Frère ou père, un éclairage dominicain

« Faut-il vous appeler frère ou père ?  » Je ne sais pas combien de fois j’ai entendu, comme d’autres frères dominicains, cette question un peu inquiète, par crainte de mal faire ou de mettre les pieds dans le plat ! La réponse est simple pourtant : frère est toujours approprié.

Il faut prendre la chose par le bon bout et revenir au baptême : là, on reçoit un prénom, qui, même si on l’oublie aujourd’hui, est censé déterminer une mission, et donc être porteur de signification. Ainsi l’avons-nous réentendu récemment à propos de Jean le Baptiste (« Dieu fait miséricorde ») et de Jésus (« Dieu sauve »).

Ce prénom reste en toute occurrence celui du frère dominicain, et il ne devrait en aucun cas le perdre : sa vocation religieuse n’est en effet rien d’autre qu’une forme de réalisation de son baptême, mais certainement pas un « nouveau baptême ». Hervé j’étais avant mon engagement dans l’Ordre des Prêcheurs, Hervé je suis resté ensuite.

Habit frère prêcheurMais il est vrai qu’à l’occasion de ce que l’on appelle une « prise d’habit », le rituel prévoit une interpellation : dans mon cas, ce fut « tu t’appelais Hervé, désormais tu t’appelleras frère Hervé ». Le prénom est resté, en toute logique baptismale, mais l’Ordre, par la voix de son représentant, en général le prieur provincial, le fait précéder de la mention « frère » : c’est donc à la fraternité que nous sommes appelés par notre engagement, et il faudra bien toute une vie pour parvenir à la réaliser. Il est bon que cela nous soit rappelé régulièrement à travers l’appellation frère !

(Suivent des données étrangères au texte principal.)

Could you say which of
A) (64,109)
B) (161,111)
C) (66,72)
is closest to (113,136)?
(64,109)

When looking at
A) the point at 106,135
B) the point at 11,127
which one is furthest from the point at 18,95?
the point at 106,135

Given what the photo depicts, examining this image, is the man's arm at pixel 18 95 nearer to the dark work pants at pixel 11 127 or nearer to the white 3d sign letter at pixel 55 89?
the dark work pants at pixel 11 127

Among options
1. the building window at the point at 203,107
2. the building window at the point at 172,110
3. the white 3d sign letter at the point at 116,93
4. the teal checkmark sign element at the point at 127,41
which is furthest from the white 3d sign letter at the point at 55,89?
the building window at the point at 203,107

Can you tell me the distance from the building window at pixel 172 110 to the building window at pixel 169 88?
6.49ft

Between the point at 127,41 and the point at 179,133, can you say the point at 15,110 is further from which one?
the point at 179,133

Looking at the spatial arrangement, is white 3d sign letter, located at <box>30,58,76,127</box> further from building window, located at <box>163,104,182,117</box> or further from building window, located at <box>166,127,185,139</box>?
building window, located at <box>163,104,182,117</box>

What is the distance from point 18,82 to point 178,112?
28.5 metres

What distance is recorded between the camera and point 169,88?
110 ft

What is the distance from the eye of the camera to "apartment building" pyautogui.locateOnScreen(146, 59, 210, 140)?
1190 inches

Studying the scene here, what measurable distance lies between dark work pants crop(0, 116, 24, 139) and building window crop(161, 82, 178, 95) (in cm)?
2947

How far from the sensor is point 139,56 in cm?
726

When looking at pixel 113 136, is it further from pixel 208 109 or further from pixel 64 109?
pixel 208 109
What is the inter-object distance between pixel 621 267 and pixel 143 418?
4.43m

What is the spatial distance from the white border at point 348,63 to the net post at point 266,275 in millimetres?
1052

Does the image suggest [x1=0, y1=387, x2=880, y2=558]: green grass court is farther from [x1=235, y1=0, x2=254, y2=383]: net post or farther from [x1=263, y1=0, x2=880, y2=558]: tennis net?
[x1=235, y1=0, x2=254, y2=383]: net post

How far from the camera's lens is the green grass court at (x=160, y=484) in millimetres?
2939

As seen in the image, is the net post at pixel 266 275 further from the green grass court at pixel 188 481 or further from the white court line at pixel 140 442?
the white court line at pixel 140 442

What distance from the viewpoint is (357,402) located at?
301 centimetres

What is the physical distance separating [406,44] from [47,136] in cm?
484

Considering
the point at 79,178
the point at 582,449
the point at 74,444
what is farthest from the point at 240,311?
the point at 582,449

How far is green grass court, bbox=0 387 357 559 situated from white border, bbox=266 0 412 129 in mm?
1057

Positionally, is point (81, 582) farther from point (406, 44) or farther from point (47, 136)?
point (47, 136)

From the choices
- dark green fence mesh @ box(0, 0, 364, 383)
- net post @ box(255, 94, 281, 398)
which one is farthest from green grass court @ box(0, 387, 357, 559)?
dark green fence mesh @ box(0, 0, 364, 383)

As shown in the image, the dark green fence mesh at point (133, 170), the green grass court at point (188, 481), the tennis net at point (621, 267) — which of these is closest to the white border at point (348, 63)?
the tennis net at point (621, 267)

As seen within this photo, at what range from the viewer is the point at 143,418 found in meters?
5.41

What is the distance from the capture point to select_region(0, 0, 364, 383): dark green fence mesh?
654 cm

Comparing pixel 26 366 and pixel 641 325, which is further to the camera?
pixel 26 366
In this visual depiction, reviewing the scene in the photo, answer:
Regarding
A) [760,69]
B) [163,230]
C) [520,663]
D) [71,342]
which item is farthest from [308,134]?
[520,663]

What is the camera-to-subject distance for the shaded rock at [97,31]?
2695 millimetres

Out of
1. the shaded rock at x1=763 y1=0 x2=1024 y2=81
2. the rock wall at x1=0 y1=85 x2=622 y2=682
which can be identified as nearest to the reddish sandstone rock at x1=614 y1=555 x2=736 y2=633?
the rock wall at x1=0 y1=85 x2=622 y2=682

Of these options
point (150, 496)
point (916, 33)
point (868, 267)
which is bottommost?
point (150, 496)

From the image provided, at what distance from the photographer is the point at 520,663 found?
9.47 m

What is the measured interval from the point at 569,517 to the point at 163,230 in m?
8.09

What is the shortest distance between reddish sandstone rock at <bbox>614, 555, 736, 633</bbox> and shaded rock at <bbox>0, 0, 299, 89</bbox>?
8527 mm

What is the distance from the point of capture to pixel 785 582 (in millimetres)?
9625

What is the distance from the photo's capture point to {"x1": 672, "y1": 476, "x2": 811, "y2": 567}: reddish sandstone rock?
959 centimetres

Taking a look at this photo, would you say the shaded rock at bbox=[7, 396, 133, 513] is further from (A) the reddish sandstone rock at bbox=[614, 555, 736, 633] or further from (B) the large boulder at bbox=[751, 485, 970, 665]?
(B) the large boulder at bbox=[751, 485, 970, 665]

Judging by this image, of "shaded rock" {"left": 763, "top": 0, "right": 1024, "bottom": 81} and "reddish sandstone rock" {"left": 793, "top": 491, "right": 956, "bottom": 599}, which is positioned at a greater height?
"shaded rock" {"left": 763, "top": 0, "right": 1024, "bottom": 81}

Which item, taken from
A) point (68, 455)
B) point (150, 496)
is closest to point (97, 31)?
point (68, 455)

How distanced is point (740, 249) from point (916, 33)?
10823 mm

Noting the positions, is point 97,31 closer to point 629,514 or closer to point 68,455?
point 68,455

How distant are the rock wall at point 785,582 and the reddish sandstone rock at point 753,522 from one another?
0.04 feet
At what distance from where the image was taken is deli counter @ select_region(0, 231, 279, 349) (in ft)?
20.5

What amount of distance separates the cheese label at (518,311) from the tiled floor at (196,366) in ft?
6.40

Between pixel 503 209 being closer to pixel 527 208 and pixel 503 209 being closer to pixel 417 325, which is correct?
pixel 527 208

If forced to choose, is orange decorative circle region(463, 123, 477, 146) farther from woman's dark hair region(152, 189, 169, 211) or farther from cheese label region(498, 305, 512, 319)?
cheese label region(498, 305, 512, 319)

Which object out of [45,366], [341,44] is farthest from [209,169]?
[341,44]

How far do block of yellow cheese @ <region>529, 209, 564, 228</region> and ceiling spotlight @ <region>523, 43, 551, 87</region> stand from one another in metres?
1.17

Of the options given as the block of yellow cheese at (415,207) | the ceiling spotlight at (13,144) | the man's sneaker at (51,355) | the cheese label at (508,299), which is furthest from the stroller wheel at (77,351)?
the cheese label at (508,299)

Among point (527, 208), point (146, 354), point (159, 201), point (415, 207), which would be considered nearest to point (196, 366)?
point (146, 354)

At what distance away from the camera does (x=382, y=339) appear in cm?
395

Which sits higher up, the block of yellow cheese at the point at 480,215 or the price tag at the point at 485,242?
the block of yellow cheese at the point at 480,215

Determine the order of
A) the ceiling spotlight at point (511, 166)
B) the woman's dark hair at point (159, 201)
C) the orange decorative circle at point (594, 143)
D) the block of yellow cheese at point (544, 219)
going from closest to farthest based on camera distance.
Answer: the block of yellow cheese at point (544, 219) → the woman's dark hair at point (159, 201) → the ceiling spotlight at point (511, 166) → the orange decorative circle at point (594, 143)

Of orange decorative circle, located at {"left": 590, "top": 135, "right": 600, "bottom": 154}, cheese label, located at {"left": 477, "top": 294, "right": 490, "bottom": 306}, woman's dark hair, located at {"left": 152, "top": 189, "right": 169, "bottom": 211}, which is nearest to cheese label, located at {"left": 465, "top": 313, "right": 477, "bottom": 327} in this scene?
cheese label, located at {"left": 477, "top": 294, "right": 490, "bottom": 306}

Cette appellation convient donc à tous les frères (je ne sais rien, je l’avoue, du rituel des sœurs moniales ou autres), mais il se trouve que, parmi eux, un petit nombre choisit la vie de frère coopérateur, autrement dit non-prêtre. C’est pour opérer cette distinction, qui n’a en vérité aucune raison d’être au niveau de l’engagement religieux, que certains frères prêtres choisissent de se faire appeler « père », ou que certaines personnes estiment nécessaire de les appeler de la sorte.

Cette distinction, on l’aura compris, est totalement superflue : elle a sans doute son sens dans une communauté monastique, avec une organisation particulière qui donne toute sa place à l’abba/abbé, père, mais pas dans l’Ordre des Prêcheurs. Et il est symptomatique que plusieurs témoignages rapportent que saint Dominique n’a jamais accepté de se faire appeler autrement que frère Dominique !

2 commentaires à propos de “Frère ou père, un éclairage dominicain”

  1. A l’occasion de la « prise d’habit », le rituel a précisé que désormais vous serez appelé « frère » Hervé.
    C’est intéressant car, il me semble, qu’en franc-maçonnerie lorsqu’un profane est initié maçon, les membres de sa Loge l’appellent « frère ». Et cela est inscrit dans le « rituel ». Tiens, ils parlent aussi de rituel…
    Tout ceci illustre, une fois de plus, la filiation de la franc-maçonnerie vis-à-vis du fait religieux (en dehors de tout dogme…).